Mohamad Al-Fayed cercava sempre di farsi accettare dagli inglesi e questo è diventato il problema di Dodi. Cosa significa fare luce su chi era Dodi al di fuori di quello sguardo?

Dodi è una figura che, per 26 anni, nonostante sia stata sotto gli occhi di tutti – sugli scaffali dei supermercati, sulle riviste e quant’altro – la gente non conosce affatto. Perché questa domanda non è stata posta per 26 anni? È una cosa che fa male.

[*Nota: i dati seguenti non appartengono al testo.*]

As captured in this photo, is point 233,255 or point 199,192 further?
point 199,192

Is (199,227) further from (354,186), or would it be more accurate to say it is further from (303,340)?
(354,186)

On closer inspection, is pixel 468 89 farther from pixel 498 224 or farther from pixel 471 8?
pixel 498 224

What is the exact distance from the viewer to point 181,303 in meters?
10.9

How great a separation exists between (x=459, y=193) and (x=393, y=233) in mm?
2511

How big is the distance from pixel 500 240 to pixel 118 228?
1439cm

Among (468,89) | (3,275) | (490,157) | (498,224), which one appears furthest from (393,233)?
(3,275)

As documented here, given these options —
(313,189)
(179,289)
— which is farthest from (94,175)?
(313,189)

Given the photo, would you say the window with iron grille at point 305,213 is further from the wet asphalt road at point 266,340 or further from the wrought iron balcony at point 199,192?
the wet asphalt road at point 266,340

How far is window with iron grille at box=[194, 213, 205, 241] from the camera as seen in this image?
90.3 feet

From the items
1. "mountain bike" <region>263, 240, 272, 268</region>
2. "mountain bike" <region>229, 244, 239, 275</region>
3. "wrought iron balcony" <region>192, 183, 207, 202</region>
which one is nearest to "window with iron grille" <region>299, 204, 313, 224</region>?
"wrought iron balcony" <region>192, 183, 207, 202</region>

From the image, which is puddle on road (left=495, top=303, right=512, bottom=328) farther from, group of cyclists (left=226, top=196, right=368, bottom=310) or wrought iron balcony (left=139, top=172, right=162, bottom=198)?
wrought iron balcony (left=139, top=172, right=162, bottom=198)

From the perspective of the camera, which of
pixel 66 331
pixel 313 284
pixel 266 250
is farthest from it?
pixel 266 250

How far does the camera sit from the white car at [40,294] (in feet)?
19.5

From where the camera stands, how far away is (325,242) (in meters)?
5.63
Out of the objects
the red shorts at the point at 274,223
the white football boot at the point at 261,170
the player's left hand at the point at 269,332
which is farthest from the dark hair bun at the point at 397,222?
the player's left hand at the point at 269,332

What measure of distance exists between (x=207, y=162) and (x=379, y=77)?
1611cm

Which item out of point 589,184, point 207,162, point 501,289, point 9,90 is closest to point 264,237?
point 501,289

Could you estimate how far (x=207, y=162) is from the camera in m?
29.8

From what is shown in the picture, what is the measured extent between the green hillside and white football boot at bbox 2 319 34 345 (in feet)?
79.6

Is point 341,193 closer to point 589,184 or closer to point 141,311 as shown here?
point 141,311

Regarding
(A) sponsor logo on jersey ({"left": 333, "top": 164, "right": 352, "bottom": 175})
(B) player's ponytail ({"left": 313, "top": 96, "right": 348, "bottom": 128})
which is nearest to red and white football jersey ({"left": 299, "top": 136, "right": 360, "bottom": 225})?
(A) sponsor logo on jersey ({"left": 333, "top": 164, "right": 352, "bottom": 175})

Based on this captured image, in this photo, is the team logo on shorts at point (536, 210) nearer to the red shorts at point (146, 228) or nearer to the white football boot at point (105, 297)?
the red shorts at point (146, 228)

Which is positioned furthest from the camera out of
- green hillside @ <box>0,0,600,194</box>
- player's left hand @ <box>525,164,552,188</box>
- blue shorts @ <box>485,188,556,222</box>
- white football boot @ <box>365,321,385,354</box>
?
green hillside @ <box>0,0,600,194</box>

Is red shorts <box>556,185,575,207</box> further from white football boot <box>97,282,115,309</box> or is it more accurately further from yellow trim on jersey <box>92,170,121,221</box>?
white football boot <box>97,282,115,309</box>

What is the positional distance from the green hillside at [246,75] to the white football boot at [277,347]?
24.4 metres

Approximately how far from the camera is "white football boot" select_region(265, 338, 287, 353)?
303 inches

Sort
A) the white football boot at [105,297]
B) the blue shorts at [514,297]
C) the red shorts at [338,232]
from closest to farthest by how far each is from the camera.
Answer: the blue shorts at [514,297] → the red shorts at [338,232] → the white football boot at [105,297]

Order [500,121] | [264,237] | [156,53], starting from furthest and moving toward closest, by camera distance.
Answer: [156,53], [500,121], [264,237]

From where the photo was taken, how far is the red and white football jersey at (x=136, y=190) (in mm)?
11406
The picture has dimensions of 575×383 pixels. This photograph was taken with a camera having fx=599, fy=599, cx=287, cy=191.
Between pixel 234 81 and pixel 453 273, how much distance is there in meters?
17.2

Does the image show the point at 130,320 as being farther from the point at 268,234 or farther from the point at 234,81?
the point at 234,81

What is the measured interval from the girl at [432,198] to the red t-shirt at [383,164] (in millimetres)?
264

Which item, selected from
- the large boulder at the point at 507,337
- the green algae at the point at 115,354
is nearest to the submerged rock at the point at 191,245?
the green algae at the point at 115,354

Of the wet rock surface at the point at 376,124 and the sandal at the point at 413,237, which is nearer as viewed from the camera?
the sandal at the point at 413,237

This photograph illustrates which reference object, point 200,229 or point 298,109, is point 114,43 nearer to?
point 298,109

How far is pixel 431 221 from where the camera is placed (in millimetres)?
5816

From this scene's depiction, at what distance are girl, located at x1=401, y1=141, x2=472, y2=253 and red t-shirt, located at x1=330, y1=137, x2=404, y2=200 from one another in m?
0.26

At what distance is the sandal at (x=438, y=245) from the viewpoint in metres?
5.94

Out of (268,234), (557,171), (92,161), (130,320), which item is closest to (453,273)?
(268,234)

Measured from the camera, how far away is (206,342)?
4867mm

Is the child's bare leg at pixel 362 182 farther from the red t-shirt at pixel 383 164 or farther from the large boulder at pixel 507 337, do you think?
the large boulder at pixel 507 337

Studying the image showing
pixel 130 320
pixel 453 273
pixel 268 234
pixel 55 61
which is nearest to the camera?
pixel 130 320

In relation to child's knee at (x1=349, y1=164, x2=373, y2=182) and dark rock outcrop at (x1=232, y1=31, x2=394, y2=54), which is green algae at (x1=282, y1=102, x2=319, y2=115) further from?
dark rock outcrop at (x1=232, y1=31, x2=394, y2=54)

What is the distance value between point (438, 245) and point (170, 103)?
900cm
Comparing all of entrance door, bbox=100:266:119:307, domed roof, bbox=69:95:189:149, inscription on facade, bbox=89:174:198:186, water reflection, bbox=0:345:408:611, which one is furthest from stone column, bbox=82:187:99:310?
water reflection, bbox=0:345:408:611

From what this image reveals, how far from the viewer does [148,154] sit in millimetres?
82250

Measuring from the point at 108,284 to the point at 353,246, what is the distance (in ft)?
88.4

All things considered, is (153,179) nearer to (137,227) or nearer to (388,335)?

Una delle cose di cui sono più orgoglioso è che, finalmente, dopo 26 anni, sarà un po’ conosciuto e, si spera, un po’ amato. Finalmente, dopo 26 anni, potrà essere pianto. Quando mi chiedo, come uomo che condivide il suo retaggio, quanti film mi vengono in mente in cui i personaggi arabi sono stati un po’ conosciuti e un po’ amati? E se sono morti, sono stati pianti? Me ne viene in mente a malapena uno. E se si pensa al numero di persone che sono morte e sono state uccise nelle guerre nel corso della mia vita – oltre a quelle vissute da mio padre e dai miei nonni – si capisce qualcosa del nostro immaginario culturale e politico che è particolarmente forte in questo momento. Ed è una delle cose che mi rende incredibilmente orgoglioso di questo lavoro.

A mia volta, sento anche un debito di gratitudine nei confronti di Diana, perché c’è qualcosa nel suo sguardo. È chiaro che si è innamorata dell’anima delle persone, non del colore della loro pelle. E, in qualche modo, è la ragione per cui sono qui. È un’energia che solo alcune persone portano con sé e che alcune persone riescono a illuminare. E credo che questo sia uno dei motivi per cui la gente l’ha amata in tutto il mondo.